The Company is committed to maintaining an environment of respect for people regardless of their gender in all business dealings and achieving a workplace environment free of harassment and discrimination on the basis of gender, physical or mental state, ethnicity, nationality, religion, age or family status. The same principle is applied to the selection of potential candidates for appointment to the Board in order to attract and retain women participation on the Board.
b) Age diversity
The Company does not set any specific target for the boardroom age diversity but will work towards having appropriate age diversity in the Board, if the opportunity arises.
The Company does not fix age limit for its Directors given that such Directors are normally reputed and experienced in the corporate world and could continue to contribute to the Board in steering the Company. The Board is fully committed to promoting age, diversity, valuing the contribution of its members regardless of age, and seek to eliminate age stereotyping and discrimination on age.
c) Ethnic diversity
The Company does not set any specific target for ethnic diversity in the boardroom but will work towards having appropriate ethnic diversity in the Board, if the opportunity arises.
5.1 This policy may be published on the Group’s website.
5.2 The progress made towards implementing the Policy, including objectives, can be disclosed in the Company’s Annual Report.
- Review and Monitoring
6.1 The Committee will review this Policy, as appropriate, to ensure the effectiveness of this Policy. The Committee will recommend any required revisions to the Board for approval.

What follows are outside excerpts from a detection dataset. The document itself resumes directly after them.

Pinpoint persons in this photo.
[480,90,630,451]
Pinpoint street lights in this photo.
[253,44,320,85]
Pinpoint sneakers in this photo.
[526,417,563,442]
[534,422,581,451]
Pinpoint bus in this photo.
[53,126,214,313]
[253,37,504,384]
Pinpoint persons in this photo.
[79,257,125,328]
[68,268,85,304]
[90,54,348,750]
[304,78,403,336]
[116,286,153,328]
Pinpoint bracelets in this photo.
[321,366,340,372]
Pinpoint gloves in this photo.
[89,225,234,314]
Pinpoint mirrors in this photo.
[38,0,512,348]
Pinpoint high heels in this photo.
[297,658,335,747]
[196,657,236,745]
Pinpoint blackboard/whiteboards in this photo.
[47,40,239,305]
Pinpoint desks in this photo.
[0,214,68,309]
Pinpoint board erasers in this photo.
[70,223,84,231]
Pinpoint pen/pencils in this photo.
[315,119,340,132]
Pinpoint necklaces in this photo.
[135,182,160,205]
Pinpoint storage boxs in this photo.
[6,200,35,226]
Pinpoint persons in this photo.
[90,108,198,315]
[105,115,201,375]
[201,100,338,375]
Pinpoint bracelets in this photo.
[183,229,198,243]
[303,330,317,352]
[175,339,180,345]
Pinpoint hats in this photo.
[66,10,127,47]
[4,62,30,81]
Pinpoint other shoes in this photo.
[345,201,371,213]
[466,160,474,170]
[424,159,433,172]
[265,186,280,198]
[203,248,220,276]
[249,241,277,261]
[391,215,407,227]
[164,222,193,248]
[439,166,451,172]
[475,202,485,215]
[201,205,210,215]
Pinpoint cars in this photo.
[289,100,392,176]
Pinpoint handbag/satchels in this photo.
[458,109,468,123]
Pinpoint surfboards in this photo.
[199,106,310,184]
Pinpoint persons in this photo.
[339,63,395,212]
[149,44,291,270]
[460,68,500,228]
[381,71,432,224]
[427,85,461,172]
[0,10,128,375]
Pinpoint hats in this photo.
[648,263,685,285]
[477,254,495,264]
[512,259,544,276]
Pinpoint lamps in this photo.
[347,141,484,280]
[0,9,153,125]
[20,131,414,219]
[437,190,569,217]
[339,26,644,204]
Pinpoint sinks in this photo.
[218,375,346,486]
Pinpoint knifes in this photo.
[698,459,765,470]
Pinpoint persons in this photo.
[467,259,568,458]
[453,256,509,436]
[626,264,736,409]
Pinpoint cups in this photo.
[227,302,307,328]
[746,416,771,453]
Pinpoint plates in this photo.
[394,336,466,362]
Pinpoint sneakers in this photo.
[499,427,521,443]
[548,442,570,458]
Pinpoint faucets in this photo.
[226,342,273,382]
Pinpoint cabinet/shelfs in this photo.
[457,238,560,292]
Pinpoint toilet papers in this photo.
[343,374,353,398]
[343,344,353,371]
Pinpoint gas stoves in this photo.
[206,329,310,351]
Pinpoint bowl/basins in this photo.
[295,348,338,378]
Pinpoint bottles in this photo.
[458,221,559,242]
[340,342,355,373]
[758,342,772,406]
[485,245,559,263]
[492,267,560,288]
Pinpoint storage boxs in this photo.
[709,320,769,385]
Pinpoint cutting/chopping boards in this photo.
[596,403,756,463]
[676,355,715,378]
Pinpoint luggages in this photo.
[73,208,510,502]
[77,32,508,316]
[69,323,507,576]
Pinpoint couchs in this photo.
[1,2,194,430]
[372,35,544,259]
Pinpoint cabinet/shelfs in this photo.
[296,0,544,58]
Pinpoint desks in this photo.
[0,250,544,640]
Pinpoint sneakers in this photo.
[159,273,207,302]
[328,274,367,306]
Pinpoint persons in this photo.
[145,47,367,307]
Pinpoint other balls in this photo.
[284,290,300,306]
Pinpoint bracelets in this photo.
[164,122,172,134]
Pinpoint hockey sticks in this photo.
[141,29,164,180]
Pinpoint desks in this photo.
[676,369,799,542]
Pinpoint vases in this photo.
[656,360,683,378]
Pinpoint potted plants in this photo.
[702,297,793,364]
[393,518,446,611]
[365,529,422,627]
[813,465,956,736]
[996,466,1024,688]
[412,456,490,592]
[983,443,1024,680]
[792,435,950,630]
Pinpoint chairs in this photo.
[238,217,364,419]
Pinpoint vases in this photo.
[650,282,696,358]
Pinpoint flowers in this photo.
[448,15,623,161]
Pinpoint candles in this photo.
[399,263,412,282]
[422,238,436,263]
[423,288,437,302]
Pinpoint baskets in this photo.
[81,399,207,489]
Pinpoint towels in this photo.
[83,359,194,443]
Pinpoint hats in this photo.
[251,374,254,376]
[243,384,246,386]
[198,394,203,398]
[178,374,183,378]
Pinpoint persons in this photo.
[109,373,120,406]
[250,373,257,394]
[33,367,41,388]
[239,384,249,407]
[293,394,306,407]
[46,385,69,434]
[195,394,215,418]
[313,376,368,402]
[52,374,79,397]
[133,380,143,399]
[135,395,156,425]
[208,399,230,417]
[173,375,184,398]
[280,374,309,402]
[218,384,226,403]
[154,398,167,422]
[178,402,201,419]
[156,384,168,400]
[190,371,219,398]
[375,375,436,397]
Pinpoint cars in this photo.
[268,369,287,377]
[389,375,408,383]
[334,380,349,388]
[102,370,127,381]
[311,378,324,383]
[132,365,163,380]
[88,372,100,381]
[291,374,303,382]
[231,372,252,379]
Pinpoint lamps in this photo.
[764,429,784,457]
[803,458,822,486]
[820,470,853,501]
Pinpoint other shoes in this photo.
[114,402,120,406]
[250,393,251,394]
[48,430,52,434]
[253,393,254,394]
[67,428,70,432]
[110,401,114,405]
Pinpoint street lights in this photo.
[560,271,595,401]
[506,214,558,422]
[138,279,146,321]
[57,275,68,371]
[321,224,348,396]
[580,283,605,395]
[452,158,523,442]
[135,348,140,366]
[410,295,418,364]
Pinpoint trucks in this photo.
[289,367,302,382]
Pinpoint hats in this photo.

6.2 The Committee will keep this Policy under review to ensure its effectiveness and alignment with best practice and the requirements of the Code of Corporate Governance, as amended from time to time, and any other relevant legislation.
6.3 An induction programme will be provided to each new director to ensure that he or she has a thorough understanding of the Group’s operations and policies as well as his or her role and responsibilities and to address any gaps in his or her knowledge. Relevant training will also be provided to directors from time to time.
Reviewed & Recommended by Nominating Committee on 25 February 2020.
Approved by the Board on 25 February 2020.